Je me suis souvent demandé combien de fois je me suis accroché à la barre. Combien y a-t-il de dégagés et de pas de bourrée dans la vie d'un danseur ? Je sais, le vocabulaire de la danse est cocasse. Tiens tu en veux un autre ? Tombé-piqué ! Enfin tout ça pour dire que je travaille dans l'idée d'inventer l'instant, de réussir à le répéter, puis de le modeler. (Nicolas)
Un foyer. Jérémie créait un solo pour Nicolas. Ils répétaient dans le foyer, là où les danseurs se reposent, transpirent, soupirent, sourient ou pleurent - avant, pendant et après le spectacle - le recueil des états d'âme. Je me suis absentée un court instant. Plus tard, j'ai découvert les deux lascars sur mes planches-contacts. Ils avaient fait cette image à bout de bras, une extension vers l'ironie. Deux copains en liberté, facétieux comme des mômes.
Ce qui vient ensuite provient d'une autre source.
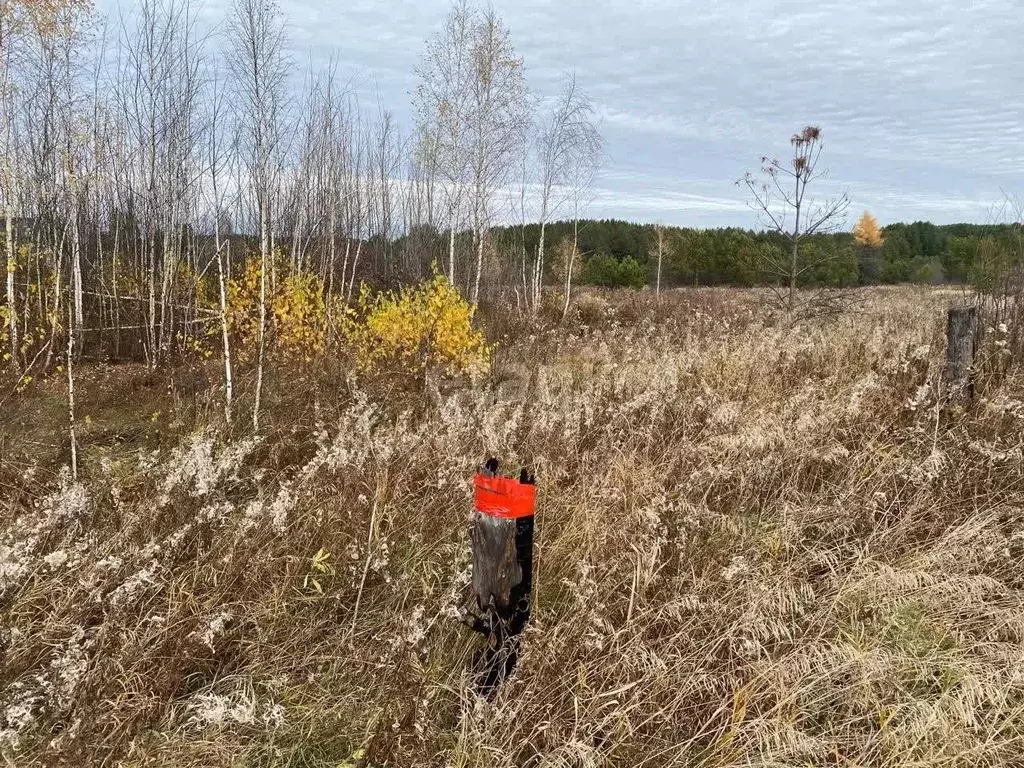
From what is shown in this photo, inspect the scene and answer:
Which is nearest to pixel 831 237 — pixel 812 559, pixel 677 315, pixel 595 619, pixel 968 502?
pixel 677 315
Le messager des dieux. C'est celui qui a des ailes aux talons. Depuis que je sais que Nicolas vole, j'ai toujours des scrupules à recueillir ses chaussons... À m'approprier cette magie-là. Je les regarde à distance, ils demeurent inertes et fascinants, des carcasses écorchées, vidées de leur substance. Ils ont vécu. Du jeune homme à Caligula, c'est toujours la même histoire : envol et gravité.
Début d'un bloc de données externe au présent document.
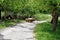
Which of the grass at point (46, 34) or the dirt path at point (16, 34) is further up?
the grass at point (46, 34)

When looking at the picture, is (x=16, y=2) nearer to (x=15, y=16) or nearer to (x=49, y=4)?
(x=49, y=4)

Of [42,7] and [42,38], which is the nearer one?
[42,38]

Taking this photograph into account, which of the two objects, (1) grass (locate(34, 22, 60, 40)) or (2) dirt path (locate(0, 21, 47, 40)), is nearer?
(1) grass (locate(34, 22, 60, 40))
"Pas parler, faire", c'est Rudolf Noureev qui disait toujours ça. Et si j'avais choisi de m'exprimer au travers de la danse plutôt qu'avec des mots ? Par sincérité, par nature. Alors ce serait ça ma vérité : danser est ma nature. (Nicolas)
Photographier le mouvement n'a aucun sens. Parce que le geste s'étend dans le temps, alors que l'image fige l'instant. Ça revient à poursuivre une chimère, ou un danseur. (Anne)
Dans le studio, quand nous étions deux, nous étions seul.